On the other hand, quercetin has health benefits of its own. So, you can increase your intake of it by consuming more cranberries, blueberries, apples, green tea, and asparagus.
If there’s one prescription drug taking over the anti-aging world, it’s definitely this one.
Metformin is the most prescribed anti-diabetes drug. But, according to research, its capabilities go beyond that.
Metformin activates the enzyme AMPK and experts suggest that increasing levels of activated AMPK may help improve longevity.
It should be noted that many of the benefits were experienced by people with diabetes. However, there are studies underway showing that the benefits of metformin can be experienced by everyone, and not just people with diabetes.
The second cancer-related drug on the list, rapamycin, is an anti-tumor and immunosuppressive drug. Thanks to its ability to prevent cell growth and proliferation, it is used to target tumors in cancer patients. Its immunosuppressive capabilities also allow the drug to be used in kidney transplant patients. This is so that the receiver’s immune system does not perceive the transplanted organ as a foreign threat that needs to be destroyed.
Research has indicated that rapamycin can increase lifespan, but the reason is still a little unclear.
One proposed theory is that rapamycin triggers autophagy. Autophagy is a cleansing process whereby the body removes dead and damaged cells and proteins. It may also recycle this “trash” to create new and healthier cells. Autophagy prevents dead cells and proteins from accumulating and causing age-related issues, like Alzheimer’s.
There are over 50 million people worldwide living with dementia, and it is one of the leading age-related conditions affecting the older population. It appears that a diabetes drug may help curb the risk of developing this condition.
Pioglitazone (Actos) is a prescribed anti-diabetic drug used to help manage type 2 diabetes.
According to a study published in Neurology, participants with type 2 diabetes who were taking pioglitazone faced a 16% reduced risk of developing dementia. Moreover, those who took the drug for 1–2 years were 22% less likely to develop dementia, and taking the drug for 4 years caused a 37% reduced risk.
While these findings are promising, there is not enough reason to begin prescribing pioglitazone for dementia. That said, the study’s researchers are planning on conducting extra research that is needed to confirm these findings.
In a study examining Rilmenidine’s influence on lifespan, researchers found that it increased longevity and improved health markers in young and old Caenorhabditis elegans worms. The worms were selected for the study due to their genes having similarities to counterparts in human genomes.

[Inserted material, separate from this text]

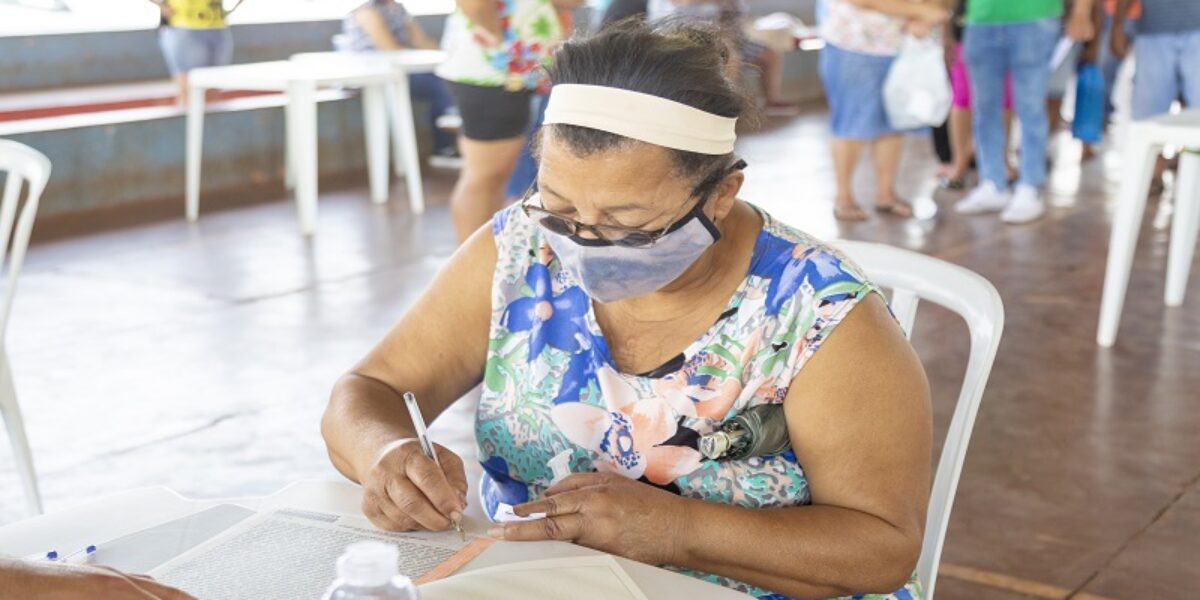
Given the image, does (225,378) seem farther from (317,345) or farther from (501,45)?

As for how the drug managed to do this?
Well, it appears that it can mimic the benefits of caloric restriction. Calorie restriction cuts back on calorie intake, which then triggers metabolic changes that can benefit the body.
Are anti-aging drugs on sale?
Possibly, but only after more human studies have been completed, which may be sooner than you think.

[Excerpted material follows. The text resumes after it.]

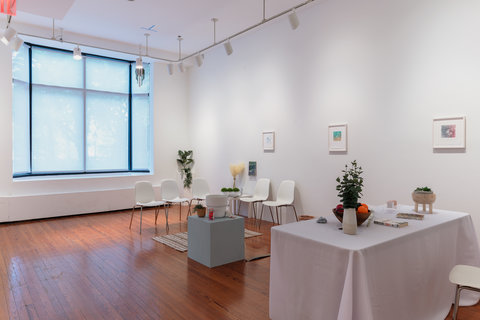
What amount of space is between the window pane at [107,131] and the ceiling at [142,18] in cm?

As mentioned, metformin has been getting a lot of attention due to its anti-aging effects. As such, the FDA approved the first anti-aging human trial with metformin at the core of the research.
The Targeting Aging with Metformin (TAME) Trial is a nationwide study that involves six-year clinical trials at 14 leading research institutions across the country. The trials will engage over 3,000 individuals between the ages of 65-79.
These trials will test whether metformin can cause delayed development or progression of age-related chronic diseases.
Pharmaceutical drugs have been approved to manage and treat chronic conditions. However, being approved for aging is a whole different conversation.
Yet, it may not be long before you can pop into your pharmacy for an anti-aging drug boost.